← All case studies US SaaS · Internal Engineering Knowledge Base

Engineering Knowledge Base —
Onboarding 2 Weeks → 3 Days

A 60-person US SaaS engineering team had three years of accumulated documentation that nobody could find. Runbooks, architecture decisions, incident post-mortems — all written down, none of it accessible. New engineers spent their first two weeks pinging senior devs. Senior devs were the search engine.

RAG Systems LangChain FastAPI Confluence API Slack Integration

The situation

A 60-person US SaaS engineering org had accumulated three years of documentation: Confluence spaces covering architecture decisions, system design records, incident post-mortems, onboarding guides, API references, and operations runbooks. The knowledge existed. The problem was finding it.

In practice, new engineers learned the system by asking the people who already knew it. Every new hire's onboarding looked the same: two weeks of pairing sessions, Slack questions to senior engineers, and manual document hunting. Senior engineers answered the same questions repeatedly — questions that already had written answers, buried in a Confluence page nobody could locate quickly enough.

As the team scaled hiring, this pattern became expensive.

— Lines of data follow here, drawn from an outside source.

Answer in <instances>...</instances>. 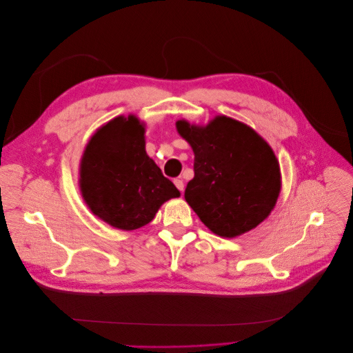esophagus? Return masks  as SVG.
<instances>
[{"instance_id":"esophagus-1","label":"esophagus","mask_w":353,"mask_h":353,"mask_svg":"<svg viewBox=\"0 0 353 353\" xmlns=\"http://www.w3.org/2000/svg\"><path fill=\"white\" fill-rule=\"evenodd\" d=\"M174 183H175V187H176L181 192H183V188H185V185H183V181H182V179H179V178L174 179Z\"/></svg>"}]
</instances>
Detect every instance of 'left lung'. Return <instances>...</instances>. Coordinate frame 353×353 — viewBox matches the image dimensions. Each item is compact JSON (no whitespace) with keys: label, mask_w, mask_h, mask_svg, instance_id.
<instances>
[{"label":"left lung","mask_w":353,"mask_h":353,"mask_svg":"<svg viewBox=\"0 0 353 353\" xmlns=\"http://www.w3.org/2000/svg\"><path fill=\"white\" fill-rule=\"evenodd\" d=\"M179 135L194 152L185 201L210 231L236 239L272 214L281 191L274 150L248 125L218 114L207 125L179 119Z\"/></svg>","instance_id":"1"}]
</instances>
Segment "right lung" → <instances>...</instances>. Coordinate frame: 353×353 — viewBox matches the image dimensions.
I'll return each instance as SVG.
<instances>
[{
	"instance_id": "add662e5",
	"label": "right lung",
	"mask_w": 353,
	"mask_h": 353,
	"mask_svg": "<svg viewBox=\"0 0 353 353\" xmlns=\"http://www.w3.org/2000/svg\"><path fill=\"white\" fill-rule=\"evenodd\" d=\"M145 122L117 116L100 126L80 159L79 188L86 205L113 228L132 231L154 220L181 194L145 150Z\"/></svg>"
}]
</instances>
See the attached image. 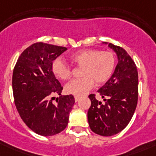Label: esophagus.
Wrapping results in <instances>:
<instances>
[{"label":"esophagus","mask_w":156,"mask_h":156,"mask_svg":"<svg viewBox=\"0 0 156 156\" xmlns=\"http://www.w3.org/2000/svg\"><path fill=\"white\" fill-rule=\"evenodd\" d=\"M74 100H75V102H78V100H79V97H78V96H75V97H74Z\"/></svg>","instance_id":"1"}]
</instances>
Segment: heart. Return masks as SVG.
Masks as SVG:
<instances>
[{"label": "heart", "mask_w": 156, "mask_h": 156, "mask_svg": "<svg viewBox=\"0 0 156 156\" xmlns=\"http://www.w3.org/2000/svg\"><path fill=\"white\" fill-rule=\"evenodd\" d=\"M73 63L83 67L79 79H74L66 86V91L75 96H83L92 88L94 82L102 85L110 79L116 67L115 54L110 51L85 49L74 52L70 56ZM54 75L61 80H68L72 75V69L61 58L55 59L52 63Z\"/></svg>", "instance_id": "b5f03b06"}]
</instances>
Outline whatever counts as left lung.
Wrapping results in <instances>:
<instances>
[{"instance_id": "left-lung-1", "label": "left lung", "mask_w": 156, "mask_h": 156, "mask_svg": "<svg viewBox=\"0 0 156 156\" xmlns=\"http://www.w3.org/2000/svg\"><path fill=\"white\" fill-rule=\"evenodd\" d=\"M118 57L113 74L98 90L105 101L96 100L95 94L89 95L91 105L87 112L88 123L94 133L112 136L126 128L135 111L138 97V74L137 67L126 50L108 44Z\"/></svg>"}]
</instances>
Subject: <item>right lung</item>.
I'll use <instances>...</instances> for the list:
<instances>
[{"label": "right lung", "mask_w": 156, "mask_h": 156, "mask_svg": "<svg viewBox=\"0 0 156 156\" xmlns=\"http://www.w3.org/2000/svg\"><path fill=\"white\" fill-rule=\"evenodd\" d=\"M66 47L38 42L26 48L16 62L12 87L14 104L23 122L35 133L52 136L68 125L74 97L61 95L63 87L52 71L55 59ZM57 104L52 103L53 96Z\"/></svg>", "instance_id": "obj_1"}]
</instances>
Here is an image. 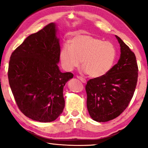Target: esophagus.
I'll return each mask as SVG.
<instances>
[{"label": "esophagus", "mask_w": 148, "mask_h": 148, "mask_svg": "<svg viewBox=\"0 0 148 148\" xmlns=\"http://www.w3.org/2000/svg\"><path fill=\"white\" fill-rule=\"evenodd\" d=\"M77 79H79L81 82H82V83H84V84H86V80L84 78H83L82 77H80V76H77Z\"/></svg>", "instance_id": "1"}]
</instances>
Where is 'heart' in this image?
Masks as SVG:
<instances>
[{
    "mask_svg": "<svg viewBox=\"0 0 148 148\" xmlns=\"http://www.w3.org/2000/svg\"><path fill=\"white\" fill-rule=\"evenodd\" d=\"M117 56L116 47L112 42L88 34H78L64 45L60 52L63 68L71 71L78 67L82 60L84 71L91 77L104 76L111 70Z\"/></svg>",
    "mask_w": 148,
    "mask_h": 148,
    "instance_id": "obj_1",
    "label": "heart"
}]
</instances>
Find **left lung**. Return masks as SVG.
<instances>
[{"instance_id":"left-lung-1","label":"left lung","mask_w":148,"mask_h":148,"mask_svg":"<svg viewBox=\"0 0 148 148\" xmlns=\"http://www.w3.org/2000/svg\"><path fill=\"white\" fill-rule=\"evenodd\" d=\"M121 56L104 76L87 82V107L93 120L107 122L118 117L129 106L137 86L138 66L134 52L120 38Z\"/></svg>"}]
</instances>
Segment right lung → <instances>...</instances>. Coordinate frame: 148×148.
I'll return each instance as SVG.
<instances>
[{
  "instance_id": "obj_1",
  "label": "right lung",
  "mask_w": 148,
  "mask_h": 148,
  "mask_svg": "<svg viewBox=\"0 0 148 148\" xmlns=\"http://www.w3.org/2000/svg\"><path fill=\"white\" fill-rule=\"evenodd\" d=\"M56 25L50 23L31 34L10 58L8 78L18 108L34 121L52 122L64 108L63 88L73 78L60 71L59 40Z\"/></svg>"
}]
</instances>
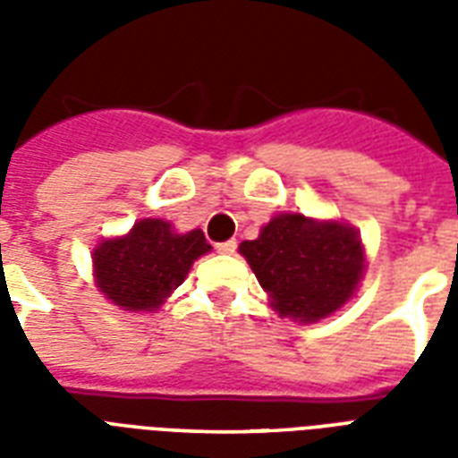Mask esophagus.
<instances>
[{
	"instance_id": "esophagus-1",
	"label": "esophagus",
	"mask_w": 458,
	"mask_h": 458,
	"mask_svg": "<svg viewBox=\"0 0 458 458\" xmlns=\"http://www.w3.org/2000/svg\"><path fill=\"white\" fill-rule=\"evenodd\" d=\"M216 250L221 251V254H235L237 242H235V240H228V242H221V244H218Z\"/></svg>"
}]
</instances>
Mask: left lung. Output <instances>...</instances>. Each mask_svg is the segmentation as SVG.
Segmentation results:
<instances>
[{"label":"left lung","mask_w":458,"mask_h":458,"mask_svg":"<svg viewBox=\"0 0 458 458\" xmlns=\"http://www.w3.org/2000/svg\"><path fill=\"white\" fill-rule=\"evenodd\" d=\"M240 254L283 318L318 323L347 304L366 273L359 230L337 218L280 211Z\"/></svg>","instance_id":"1"}]
</instances>
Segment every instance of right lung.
<instances>
[{
	"label": "right lung",
	"instance_id": "1",
	"mask_svg": "<svg viewBox=\"0 0 458 458\" xmlns=\"http://www.w3.org/2000/svg\"><path fill=\"white\" fill-rule=\"evenodd\" d=\"M211 244L199 228L178 233L164 218H140L92 250V278L106 301L128 313H157Z\"/></svg>",
	"mask_w": 458,
	"mask_h": 458
}]
</instances>
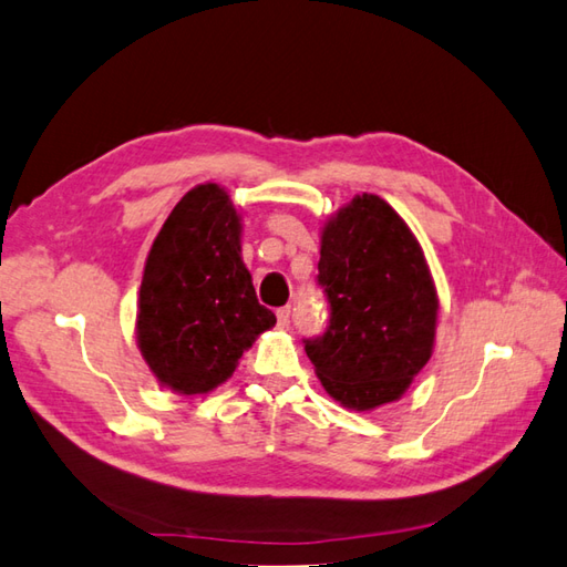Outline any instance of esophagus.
Instances as JSON below:
<instances>
[{"mask_svg": "<svg viewBox=\"0 0 567 567\" xmlns=\"http://www.w3.org/2000/svg\"><path fill=\"white\" fill-rule=\"evenodd\" d=\"M289 321H292V309H289V307L278 309V328H280V330H287V328H289Z\"/></svg>", "mask_w": 567, "mask_h": 567, "instance_id": "1", "label": "esophagus"}]
</instances>
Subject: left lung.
Wrapping results in <instances>:
<instances>
[{"label": "left lung", "mask_w": 567, "mask_h": 567, "mask_svg": "<svg viewBox=\"0 0 567 567\" xmlns=\"http://www.w3.org/2000/svg\"><path fill=\"white\" fill-rule=\"evenodd\" d=\"M323 336L303 344L326 393L357 412L395 402L433 354L439 295L422 246L381 196H354L321 231Z\"/></svg>", "instance_id": "1"}]
</instances>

The senior engineers most capable of doing complex work were spending 6–8 hours per week fielding questions that a well-built internal search tool should have answered in seconds. Onboarding new hires was starting to compress the team's delivery capacity on core product work.

The company had tried Confluence's native search. It returned pages, not answers — and it ranked by edit date, not relevance. They'd looked at off-the-shelf AI search tools, but none could be configured around their specific content structure and access control requirements without significant engineering effort. They needed a system built around how their knowledge was actually organized.

What we built

A production RAG system that ingested their full documentation corpus, made it queryable via natural language, and surfaced citations so engineers could navigate to the original source — not just read a summary and wonder if it was current.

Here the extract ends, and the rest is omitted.